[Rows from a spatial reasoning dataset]

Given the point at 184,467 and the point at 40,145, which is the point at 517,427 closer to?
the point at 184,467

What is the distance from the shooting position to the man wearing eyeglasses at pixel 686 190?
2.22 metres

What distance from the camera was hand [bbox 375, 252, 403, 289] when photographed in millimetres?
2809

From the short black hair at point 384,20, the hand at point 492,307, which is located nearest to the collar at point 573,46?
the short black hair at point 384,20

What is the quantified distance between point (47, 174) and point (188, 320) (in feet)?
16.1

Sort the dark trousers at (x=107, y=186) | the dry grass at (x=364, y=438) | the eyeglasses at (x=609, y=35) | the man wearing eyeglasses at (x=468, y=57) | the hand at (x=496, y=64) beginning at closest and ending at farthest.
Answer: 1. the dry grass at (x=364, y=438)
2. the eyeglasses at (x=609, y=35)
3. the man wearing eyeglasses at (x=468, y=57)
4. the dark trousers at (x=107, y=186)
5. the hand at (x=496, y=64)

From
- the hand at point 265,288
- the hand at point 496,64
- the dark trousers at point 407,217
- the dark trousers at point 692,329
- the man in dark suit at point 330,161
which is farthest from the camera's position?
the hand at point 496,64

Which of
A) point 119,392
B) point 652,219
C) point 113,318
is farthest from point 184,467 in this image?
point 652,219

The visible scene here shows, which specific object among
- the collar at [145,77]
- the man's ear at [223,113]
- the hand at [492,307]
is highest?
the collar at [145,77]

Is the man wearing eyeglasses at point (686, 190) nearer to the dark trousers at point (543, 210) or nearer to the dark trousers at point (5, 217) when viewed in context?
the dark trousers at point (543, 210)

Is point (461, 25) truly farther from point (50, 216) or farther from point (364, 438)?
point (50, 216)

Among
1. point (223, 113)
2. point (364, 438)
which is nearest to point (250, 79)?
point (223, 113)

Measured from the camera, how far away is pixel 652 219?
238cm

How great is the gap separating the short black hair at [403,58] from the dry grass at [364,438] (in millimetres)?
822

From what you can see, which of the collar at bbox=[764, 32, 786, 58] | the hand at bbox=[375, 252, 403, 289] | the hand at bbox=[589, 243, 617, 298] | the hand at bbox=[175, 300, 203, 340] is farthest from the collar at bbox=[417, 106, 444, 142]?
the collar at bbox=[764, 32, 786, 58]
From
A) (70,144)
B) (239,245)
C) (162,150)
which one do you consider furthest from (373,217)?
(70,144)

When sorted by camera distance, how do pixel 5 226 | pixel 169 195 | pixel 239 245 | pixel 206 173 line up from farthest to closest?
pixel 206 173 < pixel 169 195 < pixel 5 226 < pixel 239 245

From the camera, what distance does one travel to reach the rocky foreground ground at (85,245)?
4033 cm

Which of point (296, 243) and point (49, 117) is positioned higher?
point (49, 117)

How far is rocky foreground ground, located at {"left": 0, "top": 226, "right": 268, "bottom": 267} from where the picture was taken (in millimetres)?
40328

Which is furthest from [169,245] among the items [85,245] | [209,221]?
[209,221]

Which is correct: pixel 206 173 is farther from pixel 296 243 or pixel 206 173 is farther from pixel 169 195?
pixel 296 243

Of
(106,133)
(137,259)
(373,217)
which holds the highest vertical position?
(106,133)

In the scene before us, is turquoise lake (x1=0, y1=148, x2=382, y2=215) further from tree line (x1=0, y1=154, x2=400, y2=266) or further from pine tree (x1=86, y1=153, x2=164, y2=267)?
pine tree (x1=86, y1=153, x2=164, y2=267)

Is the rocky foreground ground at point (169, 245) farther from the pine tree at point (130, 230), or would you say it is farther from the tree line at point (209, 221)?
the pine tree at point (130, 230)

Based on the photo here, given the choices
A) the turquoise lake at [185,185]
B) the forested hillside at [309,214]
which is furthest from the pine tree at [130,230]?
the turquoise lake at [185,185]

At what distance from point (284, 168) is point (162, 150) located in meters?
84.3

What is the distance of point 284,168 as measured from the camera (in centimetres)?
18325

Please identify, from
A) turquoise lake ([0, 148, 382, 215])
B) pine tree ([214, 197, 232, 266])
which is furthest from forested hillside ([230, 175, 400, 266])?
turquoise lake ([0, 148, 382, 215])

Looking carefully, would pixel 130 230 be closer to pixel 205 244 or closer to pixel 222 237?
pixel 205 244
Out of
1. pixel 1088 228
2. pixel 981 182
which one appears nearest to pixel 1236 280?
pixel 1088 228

Task objective: From the records above, extract each line exactly as shown.

Solution below:
Given the point at 184,467 and the point at 40,145, which is the point at 517,427 closer to?
the point at 184,467

What is the distance from the shooting position to the man wearing eyeglasses at pixel 686 190?
2.22 metres

What distance from the camera was hand [bbox 375, 252, 403, 289] when photographed in millimetres?
2809

From the short black hair at point 384,20, the hand at point 492,307, which is located nearest to the collar at point 573,46?
the short black hair at point 384,20

What is the quantified distance between point (47, 174) and point (188, 320) (in feet)?
16.1

Sort the dark trousers at (x=107, y=186) | the dry grass at (x=364, y=438) | the eyeglasses at (x=609, y=35) | the man wearing eyeglasses at (x=468, y=57) | the hand at (x=496, y=64) beginning at closest and ending at farthest.
Answer: 1. the dry grass at (x=364, y=438)
2. the eyeglasses at (x=609, y=35)
3. the man wearing eyeglasses at (x=468, y=57)
4. the dark trousers at (x=107, y=186)
5. the hand at (x=496, y=64)

From
- the hand at point 265,288
- the hand at point 496,64
- the dark trousers at point 407,217
- the dark trousers at point 692,329
- the man in dark suit at point 330,161
which is farthest from the camera's position?
the hand at point 496,64

Which of
A) point 119,392
B) point 652,219
C) point 113,318
is farthest from point 184,467 in this image?
point 652,219

The visible scene here shows, which specific object among
- the collar at [145,77]
- the man's ear at [223,113]
- the hand at [492,307]
is highest?
the collar at [145,77]

Is the man wearing eyeglasses at point (686, 190) nearer to the dark trousers at point (543, 210) or nearer to the dark trousers at point (5, 217) when viewed in context?
the dark trousers at point (543, 210)

Is point (461, 25) truly farther from point (50, 216) or farther from point (364, 438)?
point (50, 216)

Among
1. point (223, 113)
2. point (364, 438)
which is nearest to point (250, 79)?
point (223, 113)

Measured from the camera, how far away is pixel 652 219?
238cm

How great is the gap separating the short black hair at [403,58] from the dry grass at [364,438] (in millimetres)?
822

From what you can see, which of the collar at bbox=[764, 32, 786, 58] | the hand at bbox=[375, 252, 403, 289] | the hand at bbox=[589, 243, 617, 298] | the hand at bbox=[175, 300, 203, 340] is farthest from the collar at bbox=[417, 106, 444, 142]?
the collar at bbox=[764, 32, 786, 58]
From
A) (70,144)
B) (239,245)
C) (162,150)
which one do you consider furthest from (373,217)?
(70,144)

When sorted by camera distance, how do pixel 5 226 | pixel 169 195 | pixel 239 245 | pixel 206 173 line up from farthest to closest?
pixel 206 173 < pixel 169 195 < pixel 5 226 < pixel 239 245

From the camera, what distance does one travel to reach the rocky foreground ground at (85,245)?
4033 cm

Which of point (296, 243) and point (49, 117) is positioned higher?
point (49, 117)

How far is rocky foreground ground, located at {"left": 0, "top": 226, "right": 268, "bottom": 267} from where the picture was taken (in millimetres)?
40328

Which is furthest from [169,245] among the items [85,245] | [209,221]?
[209,221]

Which is correct: pixel 206 173 is farther from pixel 296 243 or pixel 206 173 is farther from pixel 169 195?
pixel 296 243

Of
(106,133)
(137,259)
(373,217)
which holds the highest vertical position?
(106,133)

In the scene before us, is turquoise lake (x1=0, y1=148, x2=382, y2=215) further from tree line (x1=0, y1=154, x2=400, y2=266) or further from pine tree (x1=86, y1=153, x2=164, y2=267)?
pine tree (x1=86, y1=153, x2=164, y2=267)

Is the rocky foreground ground at point (169, 245) farther from the pine tree at point (130, 230), or would you say it is farther from the tree line at point (209, 221)?
the pine tree at point (130, 230)

Based on the photo here, given the choices
A) the turquoise lake at [185,185]
B) the forested hillside at [309,214]
which is furthest from the pine tree at [130,230]?
the turquoise lake at [185,185]

At what distance from point (284, 168) is point (162, 150) located in meters?
84.3

What is the distance of point 284,168 as measured from the camera (in centimetres)?
18325

Please identify, from
A) turquoise lake ([0, 148, 382, 215])
B) pine tree ([214, 197, 232, 266])
which is furthest from forested hillside ([230, 175, 400, 266])?
turquoise lake ([0, 148, 382, 215])

Looking carefully, would pixel 130 230 be closer to pixel 205 244 or closer to pixel 222 237?
pixel 205 244
Out of
1. pixel 1088 228
2. pixel 981 182
which one appears nearest to pixel 1236 280?
pixel 1088 228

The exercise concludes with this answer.